Tuesday, April 22, 2014

AAP effect hard to miss

Sarbjit Dhaliwal
Tribune News Service

Chandigarh, April 21
While the AAP impact on the SAD manifesto is hard to miss, it also appears to be a balancing act between two schools of thought, one represented by Chief Minister Parkash Singh Badal and the other by Deputy CM Sukhbir Badal. Taking a cue from AAP, the SAD manifesto declares: “Punjab is now the first state in the country to embrace a culture of governance in which the citizen is the king”.

With AAP attacking corruption, the SAD has declared that it is committed to providing a clean, transparent, responsive and accountable administration.

Responding to AAP's criticism of the VIP culture, the SAD says it is committed to "creating an environment in which every citizen feels and is treated as a VIP." It also talks of effective measures to check corruption and black money.

The use of a strong words against the Congress point to the CM's hand in shaping the manifesto.

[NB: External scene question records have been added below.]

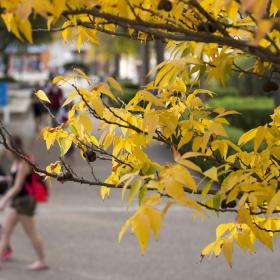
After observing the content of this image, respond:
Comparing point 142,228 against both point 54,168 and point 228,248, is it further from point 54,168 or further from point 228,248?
point 54,168

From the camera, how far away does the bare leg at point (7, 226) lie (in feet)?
26.9

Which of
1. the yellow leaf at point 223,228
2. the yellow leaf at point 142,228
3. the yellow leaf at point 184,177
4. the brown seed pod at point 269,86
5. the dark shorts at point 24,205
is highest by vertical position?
the brown seed pod at point 269,86

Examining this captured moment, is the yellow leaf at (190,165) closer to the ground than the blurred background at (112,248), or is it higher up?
higher up

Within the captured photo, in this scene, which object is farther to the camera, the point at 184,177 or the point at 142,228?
the point at 184,177

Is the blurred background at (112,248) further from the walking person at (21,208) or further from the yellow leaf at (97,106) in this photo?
the yellow leaf at (97,106)

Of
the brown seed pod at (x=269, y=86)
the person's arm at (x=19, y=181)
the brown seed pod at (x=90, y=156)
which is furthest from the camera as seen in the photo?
the person's arm at (x=19, y=181)

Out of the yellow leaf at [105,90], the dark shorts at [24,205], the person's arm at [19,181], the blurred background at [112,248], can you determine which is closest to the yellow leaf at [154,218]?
the yellow leaf at [105,90]

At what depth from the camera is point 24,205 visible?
809cm

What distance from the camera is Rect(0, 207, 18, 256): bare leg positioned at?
8.19 meters

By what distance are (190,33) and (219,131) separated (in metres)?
Answer: 0.50

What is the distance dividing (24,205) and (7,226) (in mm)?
355

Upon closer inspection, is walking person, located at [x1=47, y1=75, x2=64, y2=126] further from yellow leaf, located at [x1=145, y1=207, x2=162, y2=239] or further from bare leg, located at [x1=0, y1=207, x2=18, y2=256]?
yellow leaf, located at [x1=145, y1=207, x2=162, y2=239]

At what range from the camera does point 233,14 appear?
3.00 metres

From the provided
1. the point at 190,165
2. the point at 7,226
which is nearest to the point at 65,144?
the point at 190,165
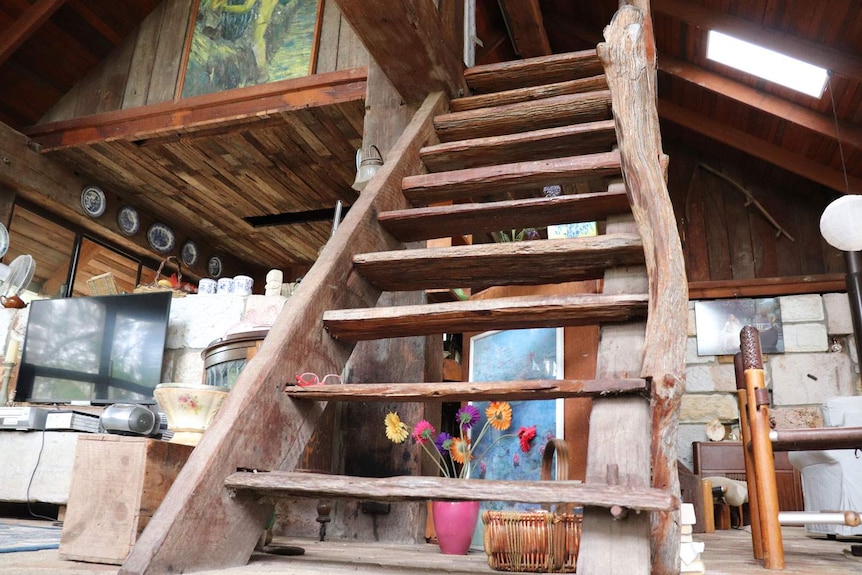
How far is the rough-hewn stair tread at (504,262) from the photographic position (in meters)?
1.73

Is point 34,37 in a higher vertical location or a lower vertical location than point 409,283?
higher

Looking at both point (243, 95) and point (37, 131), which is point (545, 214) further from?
point (37, 131)

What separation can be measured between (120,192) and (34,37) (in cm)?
152

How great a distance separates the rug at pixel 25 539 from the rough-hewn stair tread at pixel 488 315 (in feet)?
2.99

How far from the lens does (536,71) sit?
9.92 feet

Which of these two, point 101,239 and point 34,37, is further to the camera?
point 101,239

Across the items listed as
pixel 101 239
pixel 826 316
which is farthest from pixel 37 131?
pixel 826 316

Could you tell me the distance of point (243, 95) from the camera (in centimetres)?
544

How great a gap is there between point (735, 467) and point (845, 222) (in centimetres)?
229

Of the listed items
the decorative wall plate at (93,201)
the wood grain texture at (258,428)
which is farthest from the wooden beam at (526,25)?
the decorative wall plate at (93,201)

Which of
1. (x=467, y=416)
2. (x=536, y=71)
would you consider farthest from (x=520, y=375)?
(x=536, y=71)

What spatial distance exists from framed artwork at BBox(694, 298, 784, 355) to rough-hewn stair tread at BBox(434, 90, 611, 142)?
515 cm

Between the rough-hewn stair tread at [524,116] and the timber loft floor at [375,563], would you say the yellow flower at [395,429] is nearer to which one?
the timber loft floor at [375,563]

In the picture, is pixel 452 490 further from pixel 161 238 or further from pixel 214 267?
pixel 214 267
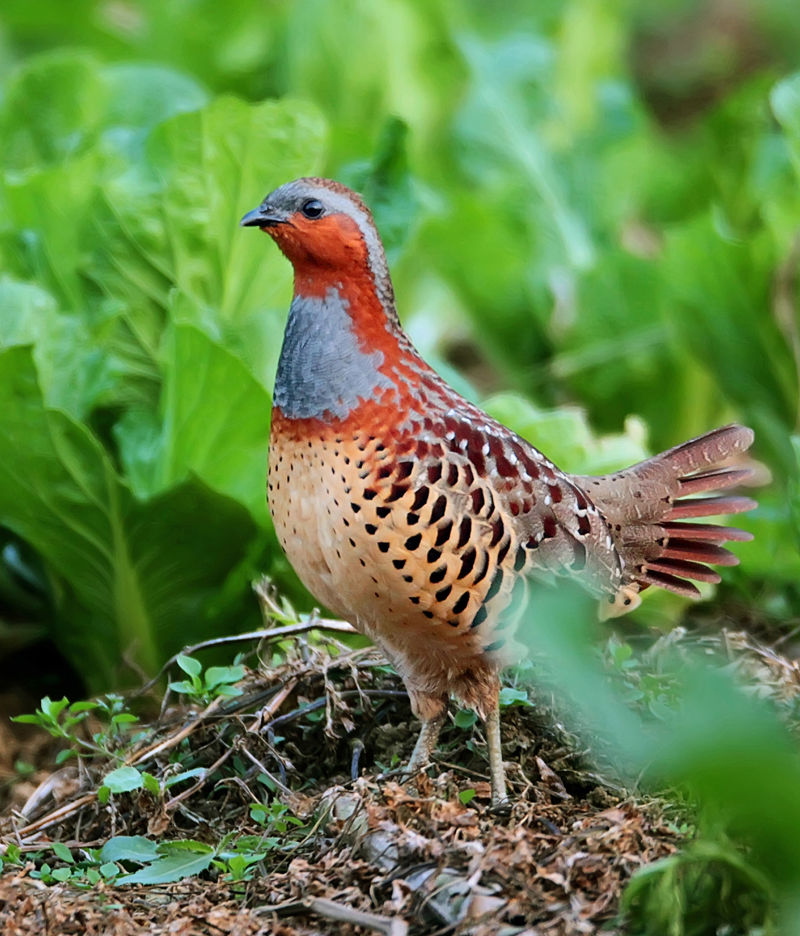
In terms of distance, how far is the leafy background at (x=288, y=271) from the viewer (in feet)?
14.8

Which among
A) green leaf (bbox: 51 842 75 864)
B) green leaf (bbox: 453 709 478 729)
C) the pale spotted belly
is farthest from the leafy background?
the pale spotted belly

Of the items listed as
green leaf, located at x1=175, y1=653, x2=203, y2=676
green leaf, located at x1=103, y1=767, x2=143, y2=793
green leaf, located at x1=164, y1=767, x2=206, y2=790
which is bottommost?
green leaf, located at x1=164, y1=767, x2=206, y2=790

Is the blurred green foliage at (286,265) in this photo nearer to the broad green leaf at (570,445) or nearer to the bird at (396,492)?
the broad green leaf at (570,445)

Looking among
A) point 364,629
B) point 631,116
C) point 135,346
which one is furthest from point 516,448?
point 631,116

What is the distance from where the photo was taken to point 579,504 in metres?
3.58

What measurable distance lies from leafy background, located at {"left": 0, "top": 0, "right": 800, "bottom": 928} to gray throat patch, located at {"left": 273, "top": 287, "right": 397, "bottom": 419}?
95 centimetres

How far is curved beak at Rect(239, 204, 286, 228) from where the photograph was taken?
3361 mm

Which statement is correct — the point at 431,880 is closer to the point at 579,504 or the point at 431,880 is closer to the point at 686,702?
the point at 686,702

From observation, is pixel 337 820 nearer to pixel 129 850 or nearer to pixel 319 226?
pixel 129 850

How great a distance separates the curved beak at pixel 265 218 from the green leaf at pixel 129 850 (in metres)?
1.39

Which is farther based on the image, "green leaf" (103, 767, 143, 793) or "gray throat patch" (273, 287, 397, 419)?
"green leaf" (103, 767, 143, 793)

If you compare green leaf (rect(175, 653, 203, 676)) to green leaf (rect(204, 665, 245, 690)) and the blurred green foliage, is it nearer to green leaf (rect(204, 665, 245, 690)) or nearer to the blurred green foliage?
green leaf (rect(204, 665, 245, 690))

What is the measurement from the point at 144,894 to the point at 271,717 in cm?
71

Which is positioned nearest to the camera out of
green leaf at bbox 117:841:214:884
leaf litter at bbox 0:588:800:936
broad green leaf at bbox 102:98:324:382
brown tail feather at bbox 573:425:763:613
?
leaf litter at bbox 0:588:800:936
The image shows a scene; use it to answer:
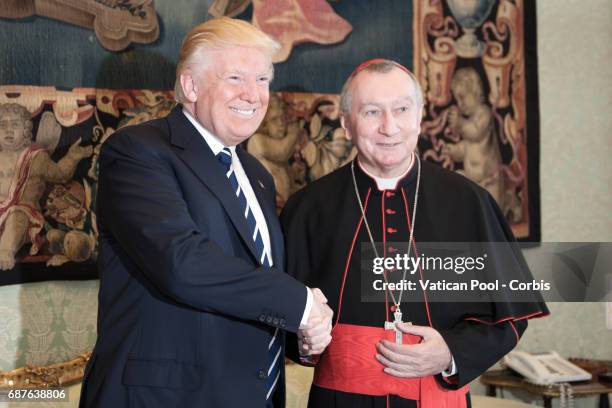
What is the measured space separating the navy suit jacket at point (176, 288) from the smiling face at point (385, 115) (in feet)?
1.78

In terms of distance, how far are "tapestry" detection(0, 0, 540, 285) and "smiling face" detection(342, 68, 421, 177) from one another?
3.82ft

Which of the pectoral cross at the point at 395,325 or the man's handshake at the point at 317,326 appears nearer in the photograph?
the man's handshake at the point at 317,326

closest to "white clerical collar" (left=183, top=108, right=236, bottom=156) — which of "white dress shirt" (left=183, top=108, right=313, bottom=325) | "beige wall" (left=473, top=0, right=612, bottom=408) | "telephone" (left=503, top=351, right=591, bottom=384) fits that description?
"white dress shirt" (left=183, top=108, right=313, bottom=325)

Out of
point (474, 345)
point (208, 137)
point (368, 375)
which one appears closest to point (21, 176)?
point (208, 137)

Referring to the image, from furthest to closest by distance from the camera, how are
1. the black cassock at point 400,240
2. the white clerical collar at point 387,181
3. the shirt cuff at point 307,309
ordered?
1. the white clerical collar at point 387,181
2. the black cassock at point 400,240
3. the shirt cuff at point 307,309

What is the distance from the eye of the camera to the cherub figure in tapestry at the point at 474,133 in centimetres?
396

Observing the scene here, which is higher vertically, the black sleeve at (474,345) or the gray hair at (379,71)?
the gray hair at (379,71)

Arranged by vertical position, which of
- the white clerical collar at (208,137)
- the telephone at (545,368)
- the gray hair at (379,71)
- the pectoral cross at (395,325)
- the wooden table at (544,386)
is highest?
the gray hair at (379,71)

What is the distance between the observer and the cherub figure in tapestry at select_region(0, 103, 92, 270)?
2.96 m

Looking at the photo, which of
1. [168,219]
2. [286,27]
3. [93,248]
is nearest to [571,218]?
[286,27]

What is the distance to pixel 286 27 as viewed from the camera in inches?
140

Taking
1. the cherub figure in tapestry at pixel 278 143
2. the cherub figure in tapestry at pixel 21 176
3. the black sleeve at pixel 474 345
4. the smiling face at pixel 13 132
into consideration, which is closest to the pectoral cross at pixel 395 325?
the black sleeve at pixel 474 345

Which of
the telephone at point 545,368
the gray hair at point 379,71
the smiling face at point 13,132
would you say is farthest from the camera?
the telephone at point 545,368

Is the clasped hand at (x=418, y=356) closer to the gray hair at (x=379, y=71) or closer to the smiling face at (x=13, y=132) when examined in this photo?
the gray hair at (x=379, y=71)
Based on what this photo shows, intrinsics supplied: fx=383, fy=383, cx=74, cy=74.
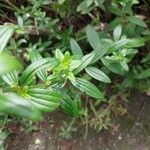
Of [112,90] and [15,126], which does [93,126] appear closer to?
[112,90]

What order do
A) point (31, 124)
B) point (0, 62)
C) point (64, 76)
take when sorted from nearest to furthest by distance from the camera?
point (0, 62) < point (64, 76) < point (31, 124)

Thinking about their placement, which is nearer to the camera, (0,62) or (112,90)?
(0,62)

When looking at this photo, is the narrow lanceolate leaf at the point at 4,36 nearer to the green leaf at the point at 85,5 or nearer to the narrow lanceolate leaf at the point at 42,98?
the narrow lanceolate leaf at the point at 42,98

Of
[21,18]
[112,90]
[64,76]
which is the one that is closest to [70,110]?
[64,76]

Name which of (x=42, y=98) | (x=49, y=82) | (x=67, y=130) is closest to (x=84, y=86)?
(x=49, y=82)

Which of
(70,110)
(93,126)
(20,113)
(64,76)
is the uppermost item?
(20,113)

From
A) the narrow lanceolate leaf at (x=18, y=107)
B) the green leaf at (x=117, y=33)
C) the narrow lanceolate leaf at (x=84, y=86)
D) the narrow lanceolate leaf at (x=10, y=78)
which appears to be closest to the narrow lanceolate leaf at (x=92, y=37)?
the green leaf at (x=117, y=33)

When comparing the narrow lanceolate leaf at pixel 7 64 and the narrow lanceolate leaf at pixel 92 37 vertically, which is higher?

Badal has always had the Congress as his first target. The manifesto says: “Successive Congress governments at the Centre and in Punjab treated the state almost as a colony and its brave and patriotic people as subjects and systematically looted and discriminated against them”.

When contacted, the primary author of the manifesto and SAD general secretary, Harcharan Bains, said: “Panthic agenda is the foundation of SAD's political ideology and the manifesto has been built on it”.

The SAD has devoted a full chapter to Congress-bashing. It has raised the issues of non-transfer of Chandigarh and Punjabi-speaking areas to Punjab, denial of big projects, discrimination against the Punjabi language and Delhi riots.

Reflecting Sukhbir’s school of thought, the manifesto talks of express ways, introducing the metro in cities, more domestic flights, recreational parks, superfast trains, IT, medical and education hubs and governance reforms.